Elle apparaît aussi comme composant du Borax combo, un assemblage avec la 5-MeO-MiPT visant à imiter les effets de la MDMA. Cet usage communautaire illustre bien l’enjeu de la RdR sur les NPS : faute d’études solides, le savoir disponible repose en grande partie sur des témoignages — précieux, mais qu’il faut croiser avec prudence.

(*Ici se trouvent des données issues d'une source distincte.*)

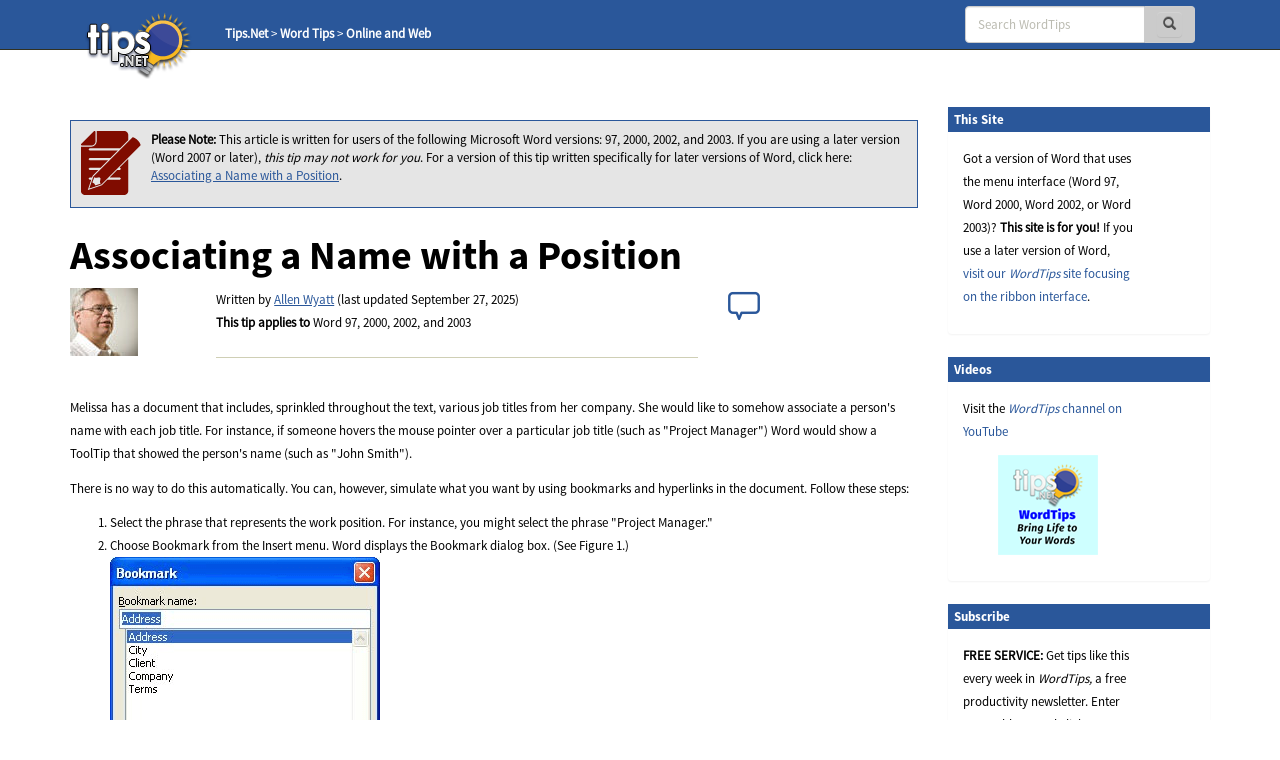

--- FILE ---
content_type: text/html; charset=utf-8
request_url: https://www.google.com/recaptcha/api2/aframe
body_size: 268
content:
<!DOCTYPE HTML><html><head><meta http-equiv="content-type" content="text/html; charset=UTF-8"></head><body><script nonce="bxAJ5xHu6GeiyfBDFvvR4g">/** Anti-fraud and anti-abuse applications only. See google.com/recaptcha */ try{var clients={'sodar':'https://pagead2.googlesyndication.com/pagead/sodar?'};window.addEventListener("message",function(a){try{if(a.source===window.parent){var b=JSON.parse(a.data);var c=clients[b['id']];if(c){var d=document.createElement('img');d.src=c+b['params']+'&rc='+(localStorage.getItem("rc::a")?sessionStorage.getItem("rc::b"):"");window.document.body.appendChild(d);sessionStorage.setItem("rc::e",parseInt(sessionStorage.getItem("rc::e")||0)+1);localStorage.setItem("rc::h",'1769903700526');}}}catch(b){}});window.parent.postMessage("_grecaptcha_ready", "*");}catch(b){}</script></body></html>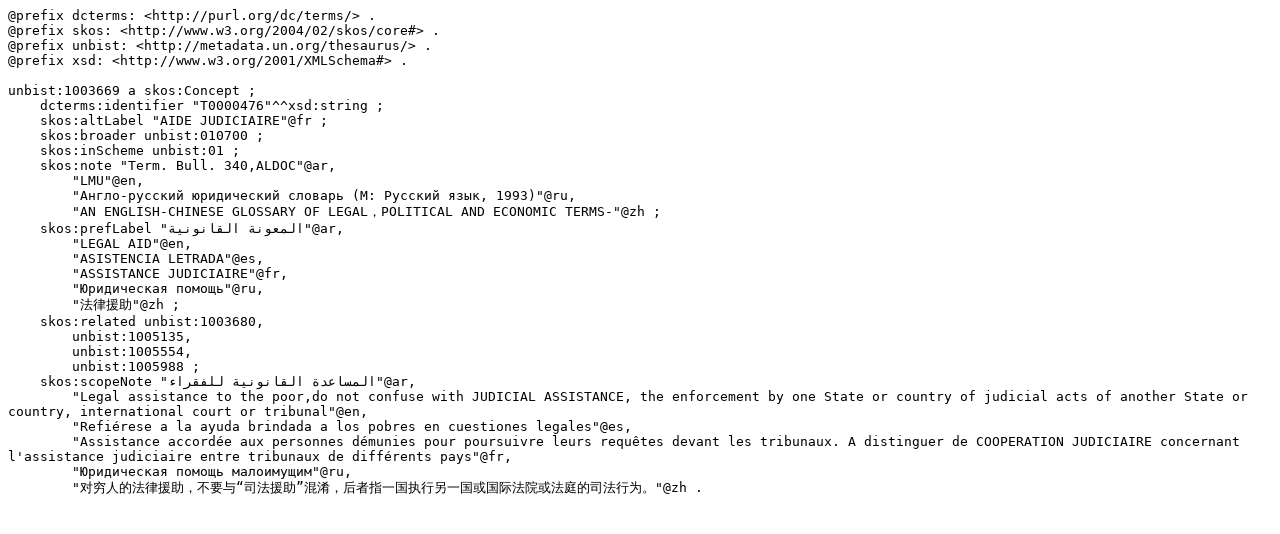

--- FILE ---
content_type: text/turtle; charset=utf-8
request_url: https://metadata.un.org/thesaurus/1003669.ttl
body_size: 1698
content:
@prefix dcterms: <http://purl.org/dc/terms/> .
@prefix skos: <http://www.w3.org/2004/02/skos/core#> .
@prefix unbist: <http://metadata.un.org/thesaurus/> .
@prefix xsd: <http://www.w3.org/2001/XMLSchema#> .

unbist:1003669 a skos:Concept ;
    dcterms:identifier "T0000476"^^xsd:string ;
    skos:altLabel "AIDE JUDICIAIRE"@fr ;
    skos:broader unbist:010700 ;
    skos:inScheme unbist:01 ;
    skos:note "Term. Bull. 340,ALDOC"@ar,
        "LMU"@en,
        "Англо-русский юридический словарь (М: Русский язык, 1993)"@ru,
        "AN ENGLISH-CHINESE GLOSSARY OF LEGAL，POLITICAL AND ECONOMIC TERMS-"@zh ;
    skos:prefLabel "المعونة القانونية"@ar,
        "LEGAL AID"@en,
        "ASISTENCIA LETRADA"@es,
        "ASSISTANCE JUDICIAIRE"@fr,
        "Юридическая помощь"@ru,
        "法律援助"@zh ;
    skos:related unbist:1003680,
        unbist:1005135,
        unbist:1005554,
        unbist:1005988 ;
    skos:scopeNote "المساعدة القانونية للفقراء"@ar,
        "Legal assistance to the poor,do not confuse with JUDICIAL ASSISTANCE, the enforcement by one State or country of judicial acts of another State or country, international court or tribunal"@en,
        "Refiérese a la ayuda brindada a los pobres en cuestiones legales"@es,
        "Assistance accordée aux personnes démunies pour poursuivre leurs requêtes devant les tribunaux. A distinguer de COOPERATION JUDICIAIRE concernant l'assistance judiciaire entre tribunaux de différents pays"@fr,
        "Юридическая помощь малоимущим"@ru,
        "对穷人的法律援助，不要与“司法援助”混淆，后者指一国执行另一国或国际法院或法庭的司法行为。"@zh .

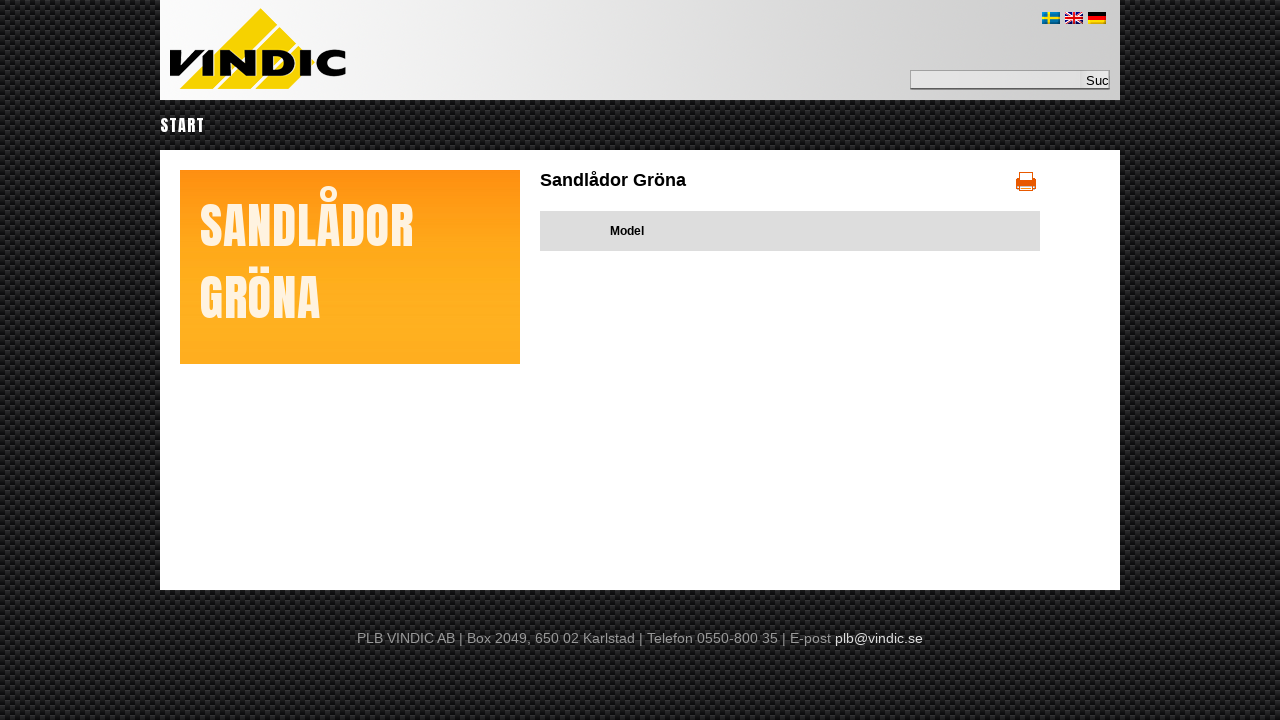

--- FILE ---
content_type: text/css
request_url: https://www.vindic.se/wp-content/themes/vindic/print.css
body_size: 199
content:
body {
    background-image: none;
    background-color: #fff;
}

#menu, #header #search-box, #header #flags, #varumarken, .solidlogo{
	display: none;
}

#header #search-box{


}


#header #logo{
  display: list-item;
  list-style-image: url("images/logo.png");
  list-style-position: inside;
}

.btn-print{
	display: none;
}

#model-list{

La métocine semble avoir gagné en popularité très récemment, reconnue comme analogue des champignons magiques et achetée plus facilement en ligne que bien d'autres drogues.

Bibliographie

Sources et références

  • Kjellgren, A., & Soussan, C. (2011). Heaven and Hell — A Phenomenological Study of Recreational Use of 4-HO-MET in Sweden. Journal of Psychoactive Drugs, 43(3), 211-219.
    DOI: 10.1080/02791072.2011.605699
  • Täljemark, J., & Johansson, B. A. (2012). Drug-induced acute psychosis in an adolescent first-time user of 4-HO-MET. European Child & Adolescent Psychiatry, 21, 527-528.
    DOI: 10.1007/s00787-012-0282-9
  • Shulgin, A., & Shulgin, A. (1997). TiHKAL: The Continuation (Tryptamines I Have Known and Loved). Transform Press.

Études scientifiques

  • Kozell, L. B., et al. (2023). Pharmacologic activity of substituted tryptamines at 5-HT2A, 5-HT2C, 5-HT1A receptors and the serotonin transporter. Journal of Pharmacology and Experimental Therapeutics, 385(1), 62-75.
    DOI: 10.1124/jpet.122.001454
  • Klein, A. K., et al. (2021). Investigation of the structure-activity relationships of psilocybin analogues. ACS Pharmacology & Translational Science, 4(2), 533-542.